WHAT IS ASKED:
a – From the C string concatenation thread, set down everything from "I'm trying to assign" down to "take it's place.".
b – Condense the paragraph of the C string concatenation thread that begins "EDIT: I took the answer" into a short bulleted list that keeps its main points.

EXTRACTED TEXT:

────────

I'm trying to assign foobar to the value of "Hello there!\n". Either it can't be done, or I'm having a hard time figuring it out.

EDIT: I need to clear up that I'm looking for why the below does not work, not 1 of many solutions that can take it's place.

EDIT: I took the answer of "You can not concatenate strings variable in c in that way." Presumably because it was too difficult to write the parser to allow the below way. I'm too new to know any different, and too new to be so concerned. If anyone ever finds a formal reason with citation, please post it.

#include <stdio.h>

int main()
{

char *foo = "Hello";
char *bar = " there!\n";
const char *foobar = (*foo) *bar;

printf("%s", foobar);

return 0;

}

This doesn't seem like it should be a problem.

share|improve this question
1  
You're looking for snprintf(buffer, sizeof(buffer), "%s%s", foo, bar) –  cnicutar Jan 12 '13 at 20:26
1  
No, you cannot do this. –  Oliver Charlesworth Jan 12 '13 at 20:26
    
@cnicutar: Yes, that is what I have been doing, but I never thought about trying the above way first. After I thought about it, I thought why not? What I'm trying to do is logical, doesn't seem harmful. –  JustTired Jan 12 '13 at 20:29
    
why dont you simply concatenate foo and bar and then assign it to foobar. –  exex zian Jan 12 '13 at 20:31
    
Is foo and baa know at compile-time? –  Jack Jan 12 '13 at 20:37

4 Answers 4

up vote 11 down vote accepted

You can not concatenate strings variable in c in that way.

────────

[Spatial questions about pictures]
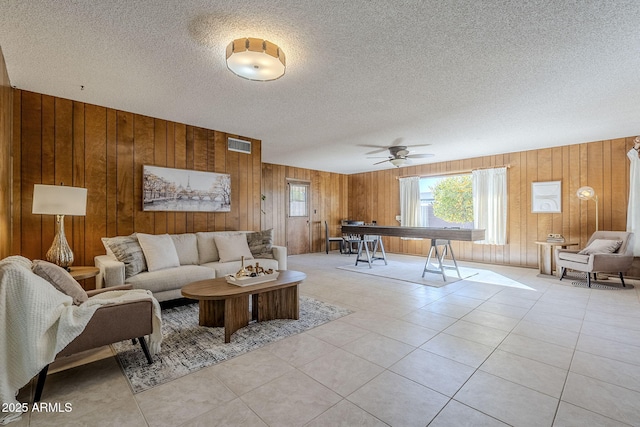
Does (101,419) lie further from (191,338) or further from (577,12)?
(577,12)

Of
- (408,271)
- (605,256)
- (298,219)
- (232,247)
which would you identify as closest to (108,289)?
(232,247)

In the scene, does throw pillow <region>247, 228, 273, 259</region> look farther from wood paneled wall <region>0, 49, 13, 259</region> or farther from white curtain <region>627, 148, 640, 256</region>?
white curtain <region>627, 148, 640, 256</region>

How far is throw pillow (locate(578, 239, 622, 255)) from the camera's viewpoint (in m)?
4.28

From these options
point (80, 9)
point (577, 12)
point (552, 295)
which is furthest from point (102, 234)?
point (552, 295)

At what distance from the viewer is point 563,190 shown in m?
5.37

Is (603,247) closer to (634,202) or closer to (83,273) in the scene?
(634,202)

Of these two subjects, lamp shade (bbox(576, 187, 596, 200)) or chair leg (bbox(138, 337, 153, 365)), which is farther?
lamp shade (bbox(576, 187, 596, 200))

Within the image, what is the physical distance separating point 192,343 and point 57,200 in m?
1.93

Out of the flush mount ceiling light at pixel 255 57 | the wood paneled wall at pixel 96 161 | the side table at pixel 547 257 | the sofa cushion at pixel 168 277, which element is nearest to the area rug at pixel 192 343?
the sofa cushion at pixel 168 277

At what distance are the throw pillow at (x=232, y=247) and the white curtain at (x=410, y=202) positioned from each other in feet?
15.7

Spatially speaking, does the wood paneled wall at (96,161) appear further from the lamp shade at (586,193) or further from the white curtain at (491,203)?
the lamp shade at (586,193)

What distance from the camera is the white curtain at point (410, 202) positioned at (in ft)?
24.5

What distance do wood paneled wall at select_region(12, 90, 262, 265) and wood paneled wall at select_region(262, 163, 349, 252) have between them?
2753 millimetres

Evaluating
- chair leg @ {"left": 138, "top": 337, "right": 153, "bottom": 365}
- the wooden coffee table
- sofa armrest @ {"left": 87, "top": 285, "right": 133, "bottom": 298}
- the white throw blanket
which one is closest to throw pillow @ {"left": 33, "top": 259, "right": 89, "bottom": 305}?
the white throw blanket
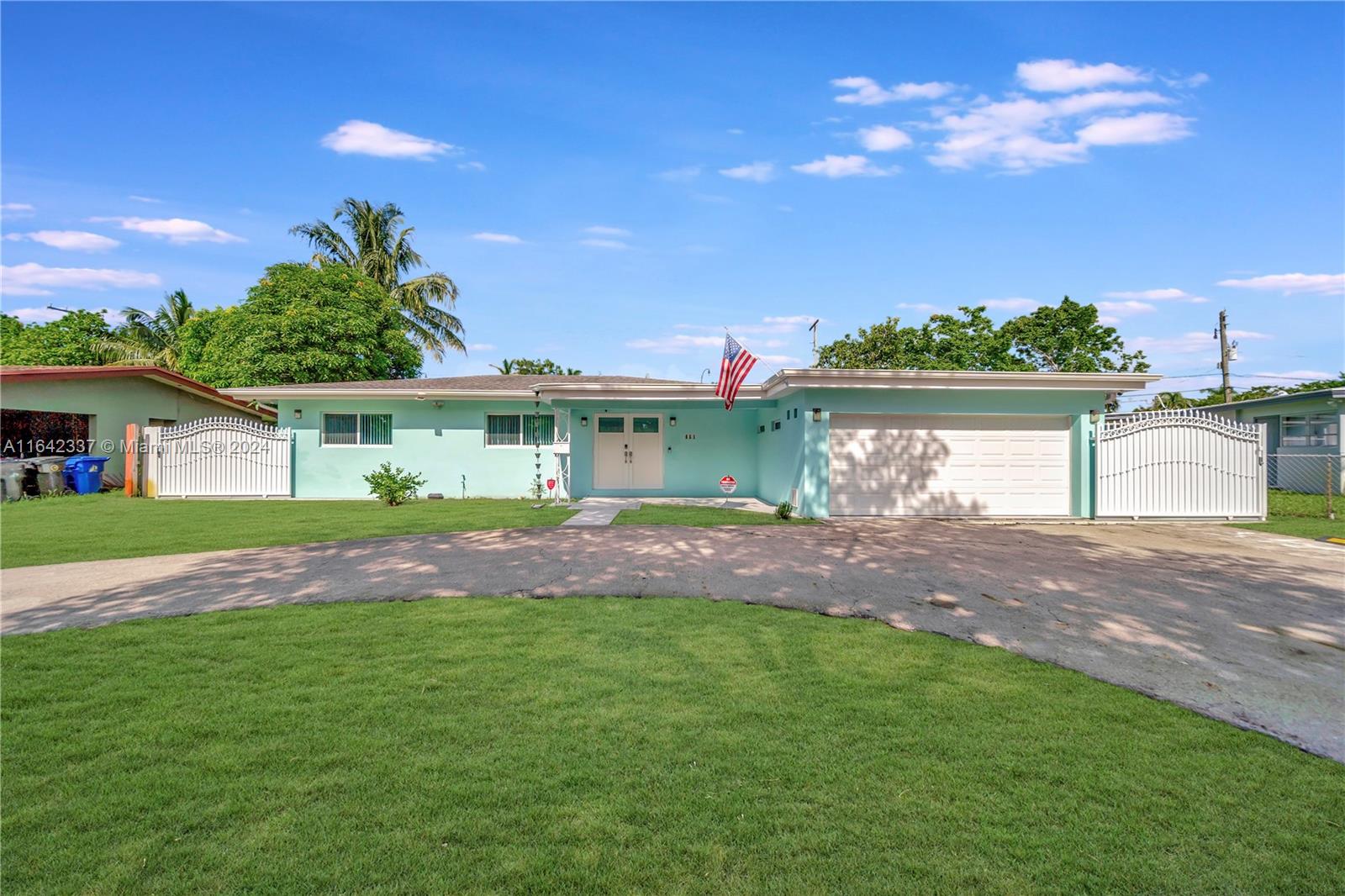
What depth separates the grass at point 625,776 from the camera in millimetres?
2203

────────

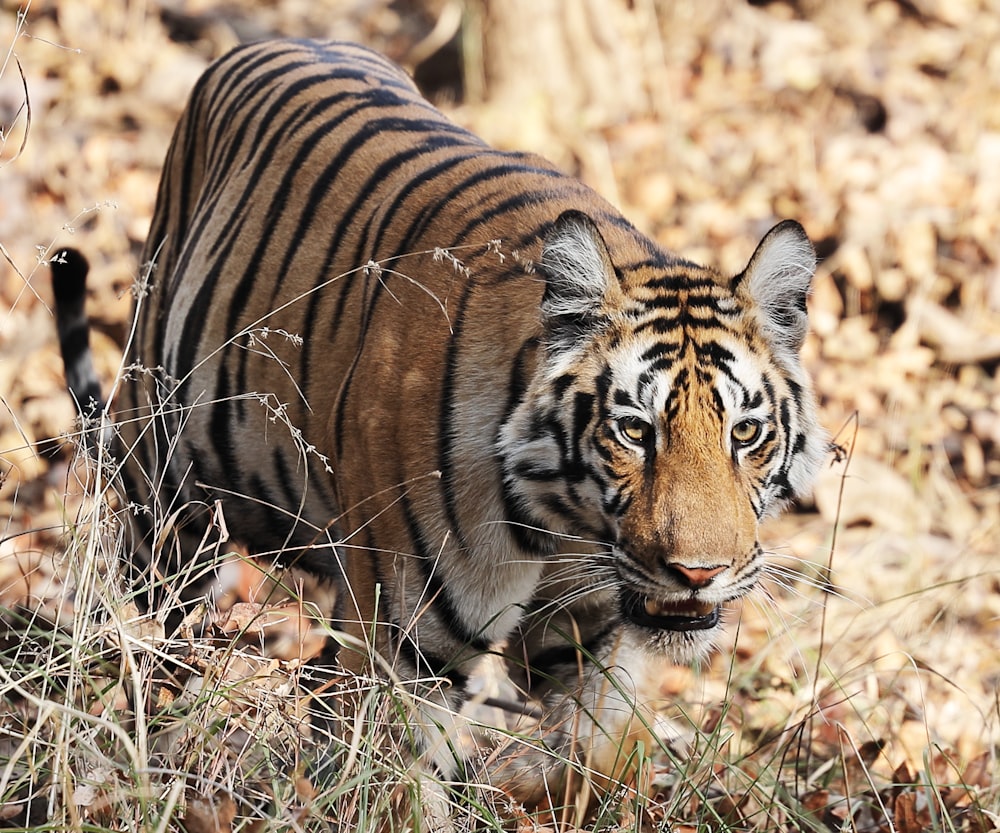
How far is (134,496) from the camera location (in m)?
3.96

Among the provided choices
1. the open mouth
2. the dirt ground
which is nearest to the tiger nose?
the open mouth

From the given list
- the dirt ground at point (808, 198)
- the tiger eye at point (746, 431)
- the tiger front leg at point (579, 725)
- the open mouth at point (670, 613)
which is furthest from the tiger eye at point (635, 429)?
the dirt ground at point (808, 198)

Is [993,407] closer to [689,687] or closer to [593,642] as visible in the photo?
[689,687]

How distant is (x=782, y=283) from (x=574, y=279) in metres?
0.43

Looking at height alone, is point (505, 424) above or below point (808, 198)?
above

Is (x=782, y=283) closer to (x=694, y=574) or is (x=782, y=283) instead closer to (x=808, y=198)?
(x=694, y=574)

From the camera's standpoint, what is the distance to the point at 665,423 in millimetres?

────────

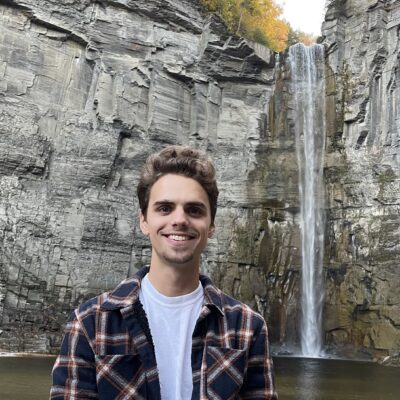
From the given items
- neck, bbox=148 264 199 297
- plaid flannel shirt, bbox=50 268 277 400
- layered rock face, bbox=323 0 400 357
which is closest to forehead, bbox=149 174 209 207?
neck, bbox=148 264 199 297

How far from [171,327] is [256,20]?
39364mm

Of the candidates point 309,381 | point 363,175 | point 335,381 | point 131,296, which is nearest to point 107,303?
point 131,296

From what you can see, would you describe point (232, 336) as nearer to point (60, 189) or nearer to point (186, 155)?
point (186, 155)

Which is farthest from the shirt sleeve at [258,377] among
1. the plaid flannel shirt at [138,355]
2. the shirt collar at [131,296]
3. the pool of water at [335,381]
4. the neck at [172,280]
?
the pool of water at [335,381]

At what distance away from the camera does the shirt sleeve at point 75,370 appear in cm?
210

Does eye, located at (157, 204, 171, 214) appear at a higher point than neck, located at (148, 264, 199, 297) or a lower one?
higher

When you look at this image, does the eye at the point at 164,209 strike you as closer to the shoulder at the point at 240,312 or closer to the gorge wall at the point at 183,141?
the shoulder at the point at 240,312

────────

ANSWERS TO THE EXERCISES:
a –
I'm trying to assign foobar to the value of "Hello there!\n". Either it can't be done, or I'm having a hard time figuring it out.

EDIT: I need to clear up that I'm looking for why the below does not work, not 1 of many solutions that can take it's place.

b –
- Accepted answer: "You can not concatenate strings variable in c in that way."
- Presumed reason: writing a parser that allows that form was too difficult.
- The poster is too new to know otherwise or to be very concerned.
- Anyone who finds a formal reason with a citation is asked to post it.